# The new Hip "We Are The Same"



## puckhead (Sep 8, 2008)

Anyone else diggin' it?

I won the CD from a radio station, wasn't expecting much. On first listen it was pretty good (my 4 year old daughter said she liked the "Morning Moon" song), but the whole album really kind of grows on you.

a fair bit of slide work, nice composition. Not quite classic like the first 4 or 5 albums, but quite good.


----------



## sadowsky13 (Feb 26, 2007)

Man I really used to like the hip and was a huge fan, but seriously lately they suck!! they have done nothing of note since Trouble at the Henhouse. Their music has become forgettable and soft. I am still waiting for them to go back to their rocking roots. Until then I have no use for them. Heard a few songs of the new album and think it still sucks.


----------



## bagpipe (Sep 19, 2006)

I'm in the minority, but I much prefer the Hips quieter, introspective songs. I really enjoy songs like "Pigeon Camera", "Ahead by a Century", "Wheat Kings" "Its a good life if you Dont Weaken" etc. I think Gord Downies voice and obscure lyrics work great in those types of songs.

Sounds like I should checkout the new CD.


----------



## Stratin2traynor (Sep 27, 2006)

I am a massive Hip fan but I found their last album kinda weak. This one...I'm not sure yet. I'll have to listen to it more before I make my final decision.


----------



## puckhead (Sep 8, 2008)

bagpipe said:


> I'm in the minority, but I much prefer the Hips quieter, introspective songs. I really enjoy songs like "Pigeon Camera", "Ahead by a Century", "Wheat Kings" "Its a good life if you Dont Weaken" etc. I think Gord Downies voice and obscure lyrics work great in those types of songs.

### Requirements
Reproduce word for word a stretch of the forum thread about the new Hip album, beginning at "Anyone else diggin'" and stopping after "it still sucks.". The data that comes next has nothing to do with the forum thread.

### Dataset section

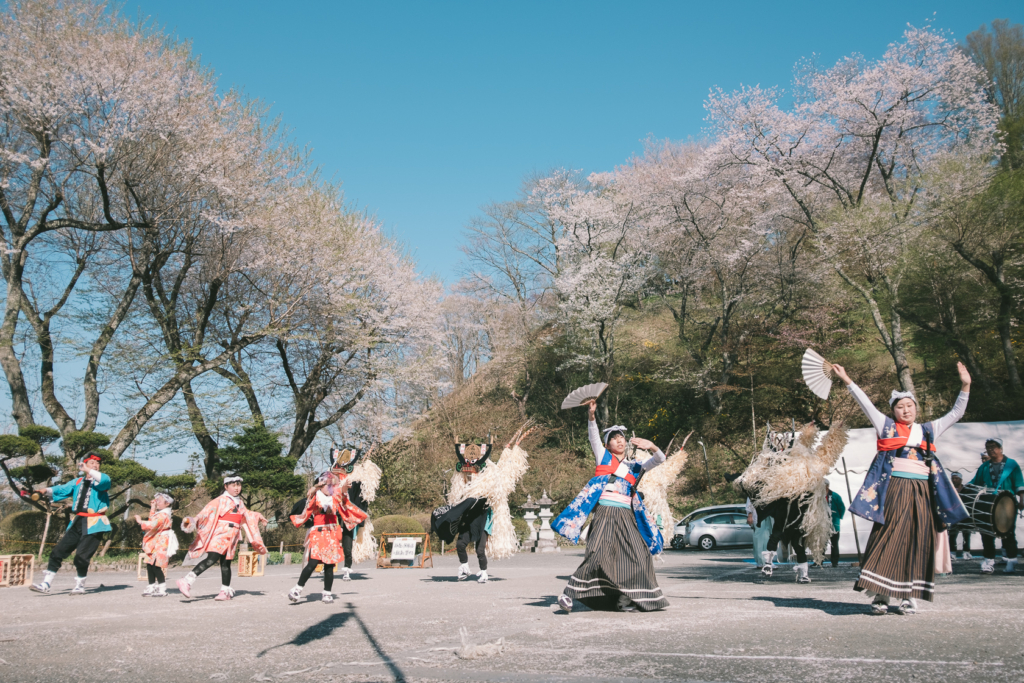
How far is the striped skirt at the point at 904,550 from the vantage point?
636cm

### Reply to the task
Anyone else diggin' it?

I won the CD from a radio station, wasn't expecting much. On first listen it was pretty good (my 4 year old daughter said she liked the "Morning Moon" song), but the whole album really kind of grows on you.

a fair bit of slide work, nice composition. Not quite classic like the first 4 or 5 albums, but quite good.


----------



## sadowsky13 (Feb 26, 2007)

Man I really used to like the hip and was a huge fan, but seriously lately they suck!! they have done nothing of note since Trouble at the Henhouse. Their music has become forgettable and soft. I am still waiting for them to go back to their rocking roots. Until then I have no use for them. Heard a few songs of the new album and think it still sucks.